__TEXT BLOCK__:

#' Generate an table of descriptive statistics.
#'
#' This is a wrapper function of \code{stat_tab}, allowing for groupped variables,
#' split statistics table by `row_split` variable.
#'
#' @param x Variables to be used or a \code{formula} for summary table.
#' If \code{x} is a \code{formula}, then the \code{group} variable should
#' be provided at the right had side, use \code{1} if there's no grouping
#' variable. And \code{row_split} should also be provided on the right hand side
#' of the formula and separate it using \code{|} with grouping variable. For example,
#' \code{age + sex ~ treat|cycle} or \code{age + sex ~ 1|cycle} without grouping.
#' See details.
#' @param data A \code{data.frame} from which the variables in \code{vars}
#' should be taken.
#' @param group Name of the grouping variable.
#' @param row_split Variable that used for splitting table rows, rows will be
#' splited using this variable. Useful for repeated measures.
#' @param total If a "Total" column will be created (default). Specify
#' \code{FALSE} to omit the column.
#' @param select a named vector with as many components as row-variables. Every
#' element of `select` will be used to select the individuals to be analyzed
#' for every row-variable. Name of the vector corresponds to the row variable,
#' element is the selection.

__DATA BLOCK__:
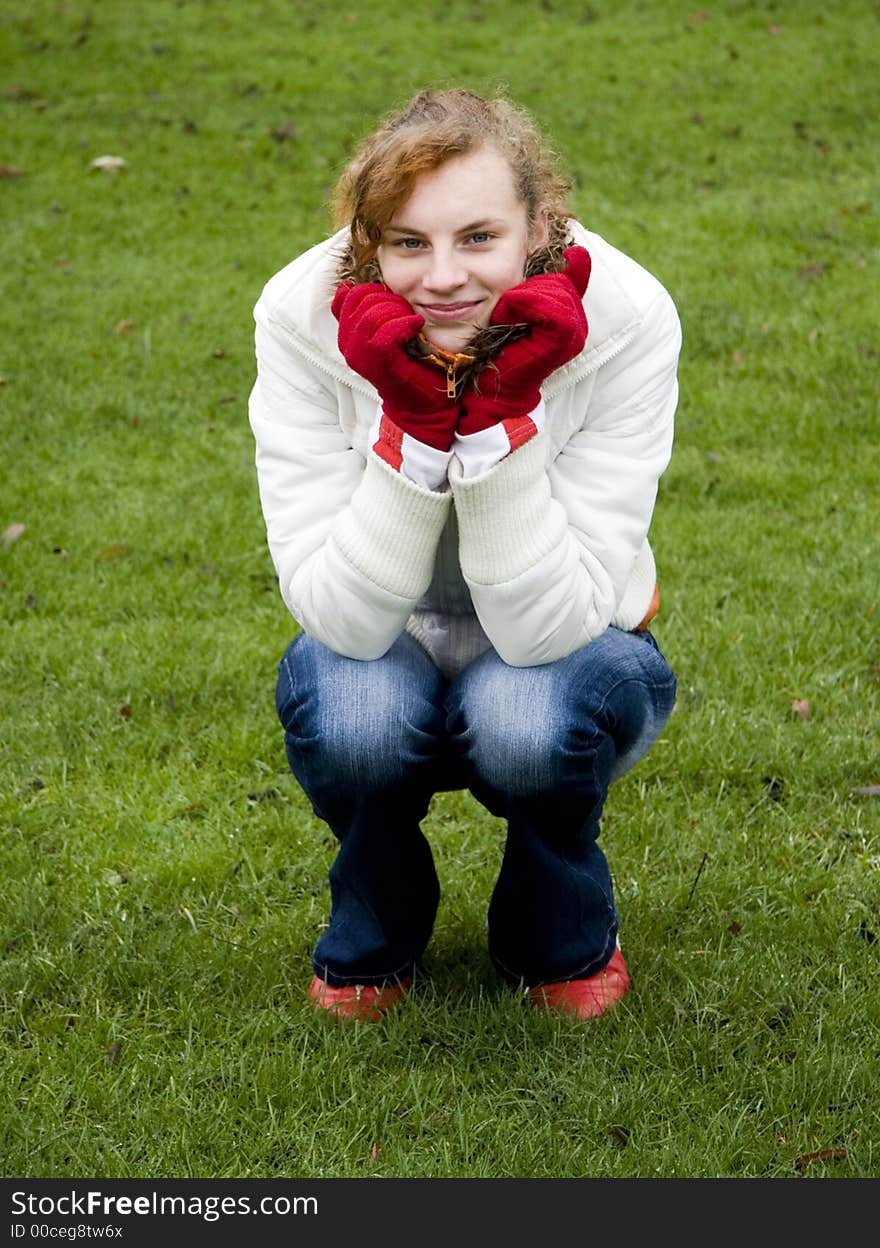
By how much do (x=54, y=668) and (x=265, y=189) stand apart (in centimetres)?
551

__EXERCISES__:
**1)** Answer from the descriptive-statistics documentation block:
(a) Which symbol separates `row_split` from the grouping variable in the formula?
(b) What goes on the right-hand side of the formula when there is no grouping variable?
(c) What value for `total` leaves out the "Total" column?
**2)** Write out everything in the descriptive-statistics documentation block from "#' See details." down to "for repeated measures.", unchanged.
**3)** Extend the descriptive-statistics documentation block, starting after its final line.
The data has no connection to the descriptive-statistics documentation block.

__ANSWERS PER TASK__:
**1)**
(a) `|`
(b) `1`
(c) `FALSE`

**2)**
#' See details.
#' @param data A \code{data.frame} from which the variables in \code{vars}
#' should be taken.
#' @param group Name of the grouping variable.
#' @param row_split Variable that used for splitting table rows, rows will be
#' splited using this variable. Useful for repeated measures.

**3)**
#' @param add_missing If missing number and missing percentage will be
#' reported in the summary table, default is `TRUE`. This will also produce
#' data missingness report if set \code{TRUE}. See \code{\link{report_missing}}
#' for details.
#' @param add_obs Add an observation row (default).
#' @param digits An integer specifying the number of significant digits to keep,
#' default is 3.
#' @param digits_pct An integer specifying the number of digits after the
#' decimal place for percentages, default is 0.
#' @param rounding_fn The function to use to do the rounding. Defaults is
#' \code{\link{signif_pad}}. To round up by digits instead of significant
#' values, set it to \code{round_pad}.
#' @param subjid_string A character naming the column used to identify subject,
#' default is \code{"subjid"}.
#' @param print_plot A logical value, print summary plot of the variables (default).
#' @param render_num A character or vector indicatin which summary will be reported,
#' default is "Median [Min, Max]". You can change this to "Median [IQR]" then the
#' median and IQR will be reported instead of "Median [Min, Max]". Use
#' \code{options(cctu_render_num = "Median [IQR]")} to set global options.
#' See details \code{\link{render_numeric}}.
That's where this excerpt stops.